Don’t Survive, Thrive!

This article is part of a series focusing on The Principal Pipeline, brought to you with support from The Wallace Foundation.

By Mitch Craft
Communicator
November, 2016, Volume 40, Issue 3

The first few years new principals spend in their school leadership roles can feel a bit like juggling. That is, juggling six raw eggs, two swords, three flaming chainsaws, and an angry rhinoceros. Sound familiar? Keep working on those juggling skills, but also take comfort in the fact that some of us have come out on the other side of the early years, still alive and excited to improve student learning in our schools.

A dear principal friend of mine has promoted a resonant mantra at his National Blue Ribbon, Title 1 School: “Do the right work.” As he and his teachers continually revisit the four critical questions of a professional learning community, ensure their students learn at high levels, and deal with the day-to-day trappings of school operation, they remind themselves to focus their time and effort on factors that truly impact student learning. While there are innumerable daily pursuits and incidents that can and will occupy the time of early-career principals, there is indeed such a thing as the right work for school leaders. Just like my friend has done with his teachers, helping them identify and focus on high-impact strategies, principals must identify the right work within our profession.

Way back in 2008, a study in Educational Administration Quarterly compared transformational leaders to instructional leaders. Transformational leaders (effect size 0.11) tend to spend their time working to motivate teachers to achieve big picture goals, improve morale, and protect teachers from external or top-down forces. Instructional leaders (effect size 0.42), in contrast, turn their focus to student learning outcomes. They work with teachers to promote proven teaching practices, provide quality professional development, and respond systematically to student learning data.

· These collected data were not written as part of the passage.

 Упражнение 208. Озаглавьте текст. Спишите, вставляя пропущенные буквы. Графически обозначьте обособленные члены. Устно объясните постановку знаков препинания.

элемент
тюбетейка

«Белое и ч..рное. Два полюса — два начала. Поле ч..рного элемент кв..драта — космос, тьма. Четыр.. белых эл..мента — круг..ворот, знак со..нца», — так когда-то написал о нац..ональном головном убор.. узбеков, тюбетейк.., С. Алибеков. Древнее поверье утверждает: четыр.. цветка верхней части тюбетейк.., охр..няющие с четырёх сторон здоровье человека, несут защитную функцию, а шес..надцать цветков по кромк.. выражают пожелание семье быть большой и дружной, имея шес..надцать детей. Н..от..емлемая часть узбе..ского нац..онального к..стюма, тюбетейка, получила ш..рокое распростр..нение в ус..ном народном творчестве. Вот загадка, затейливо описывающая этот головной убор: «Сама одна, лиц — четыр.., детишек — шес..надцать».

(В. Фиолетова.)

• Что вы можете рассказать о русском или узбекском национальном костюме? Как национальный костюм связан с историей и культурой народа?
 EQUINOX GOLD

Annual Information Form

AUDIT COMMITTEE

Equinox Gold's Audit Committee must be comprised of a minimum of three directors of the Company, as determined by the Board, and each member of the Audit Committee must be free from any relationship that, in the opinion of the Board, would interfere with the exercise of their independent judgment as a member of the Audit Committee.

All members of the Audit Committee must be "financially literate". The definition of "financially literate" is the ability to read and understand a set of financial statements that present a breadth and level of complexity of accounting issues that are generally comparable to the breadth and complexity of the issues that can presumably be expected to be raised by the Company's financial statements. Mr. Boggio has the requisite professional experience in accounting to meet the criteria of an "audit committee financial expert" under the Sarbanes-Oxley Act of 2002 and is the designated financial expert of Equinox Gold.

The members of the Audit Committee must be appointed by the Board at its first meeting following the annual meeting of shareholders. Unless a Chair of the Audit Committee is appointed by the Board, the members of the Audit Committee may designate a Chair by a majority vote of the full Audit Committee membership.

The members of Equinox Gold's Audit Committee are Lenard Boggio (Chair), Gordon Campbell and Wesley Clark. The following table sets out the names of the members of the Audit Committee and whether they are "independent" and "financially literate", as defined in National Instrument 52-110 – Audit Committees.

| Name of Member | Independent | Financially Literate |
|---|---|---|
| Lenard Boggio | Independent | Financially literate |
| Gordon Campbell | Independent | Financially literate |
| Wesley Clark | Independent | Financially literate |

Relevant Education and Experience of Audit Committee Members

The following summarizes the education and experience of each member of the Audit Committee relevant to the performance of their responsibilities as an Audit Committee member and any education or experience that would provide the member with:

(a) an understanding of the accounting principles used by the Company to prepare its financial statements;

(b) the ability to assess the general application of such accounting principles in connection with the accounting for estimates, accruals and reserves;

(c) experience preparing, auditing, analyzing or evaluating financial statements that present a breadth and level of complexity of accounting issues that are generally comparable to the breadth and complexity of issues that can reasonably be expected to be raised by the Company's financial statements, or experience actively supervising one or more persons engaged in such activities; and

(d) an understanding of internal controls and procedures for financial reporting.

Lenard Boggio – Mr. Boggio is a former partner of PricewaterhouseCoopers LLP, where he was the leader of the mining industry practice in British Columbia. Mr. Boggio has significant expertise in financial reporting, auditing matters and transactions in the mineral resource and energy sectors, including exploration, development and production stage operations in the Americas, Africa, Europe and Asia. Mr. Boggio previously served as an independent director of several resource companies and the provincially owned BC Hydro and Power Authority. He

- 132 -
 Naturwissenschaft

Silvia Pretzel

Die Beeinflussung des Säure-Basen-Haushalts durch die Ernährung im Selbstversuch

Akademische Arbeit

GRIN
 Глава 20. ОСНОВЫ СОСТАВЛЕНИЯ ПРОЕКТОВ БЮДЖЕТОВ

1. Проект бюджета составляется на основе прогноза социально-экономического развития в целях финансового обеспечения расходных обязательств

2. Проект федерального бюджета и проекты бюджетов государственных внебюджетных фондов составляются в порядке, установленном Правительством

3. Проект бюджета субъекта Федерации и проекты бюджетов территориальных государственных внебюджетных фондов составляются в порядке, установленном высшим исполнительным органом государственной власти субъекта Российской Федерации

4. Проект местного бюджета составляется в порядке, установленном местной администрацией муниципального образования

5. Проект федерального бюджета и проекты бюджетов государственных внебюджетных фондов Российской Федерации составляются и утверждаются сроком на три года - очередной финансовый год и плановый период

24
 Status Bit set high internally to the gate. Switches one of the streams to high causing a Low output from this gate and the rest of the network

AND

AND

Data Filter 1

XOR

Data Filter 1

As John Hattie argues in Visible Learning: A Synthesis of Over 800 Meta-Analyses Relating to Achievement (2009), any factor with an effect size below 0.4 is really not worth our time. That means that transformational leadership demonstrates significant limitations and should be purposefully avoided by principals. Instructional leadership works better, but an effect size of 0.42 doesn’t move mountains. So what is the right work for principals, especially those early in their careers?

In his book In Praise of American Educators (2015), Richard Dufour promotes a new brand of leadership in which he positions the principal as the school’s “lead learner”. Like instructional leadership, learning leadership is very much focused on students. But it goes miles further to develop the principal as the lead learner in the school who focuses on “creating the conditions that allow teachers to succeed” in improving student learning.

With all this in mind, here is some essential advice for early-career principals: start purposefully building your professional identity as a learning leader, and start today. The following strategies will set the tone for new principals who truly want to make a difference and improve student learning:

  • Get teachers collaborating, and join the collaboration. Systematic collaboration through models such as professional learning communities make the biggest impact on student learning. Hattie has calculated the effect size of what he calls “collective teacher efficacy” at a whopping 1.57.
  • Transform your faculty meetings. Start producing a weekly, running memo of information items and updates so your faculty meetings can focus on improving student learning. Select staff members who are successfully implementing quality techniques and let them take the reins at your meetings. Hattie reports an effect size of 0.84 for “leaders who learn in an environment that privileges high-impact teaching and learning.”
  • Learn in front of and alongside your colleagues. Organize book studies around meaningful teaching practices that are proven to grow student learning, and study alongside your teachers. You can even work with the outreach arms of area universities to offer credit. These book groups will become your school’s unofficial think-tanks and really start to drive progressive change through improved learning.
  • Foster a no-excuse culture. Work with teachers to establish essential, schoolwide commitments. One of the most important pledges a school can make is to take ownership and avoid excuses when students don’t learn. According to Hattie, Leaders who never retreat to “just do your best” have an effect size of 0.57.

And always remember, you cannot lead alone. The very best principals build the capacity of their staffs to take ownership of and drive strategies like those listed above. In the principalship, you will never stop juggling. But you can control what you juggle and develop a whole team of fellow-jugglers to help you keep all those balls in the air.

Mitch Craft, a former middle-level principal, is the curriculum and assessment director for Sheridan County School District No. 2 in Wyoming. He is a 2016 National Distinguished Principal.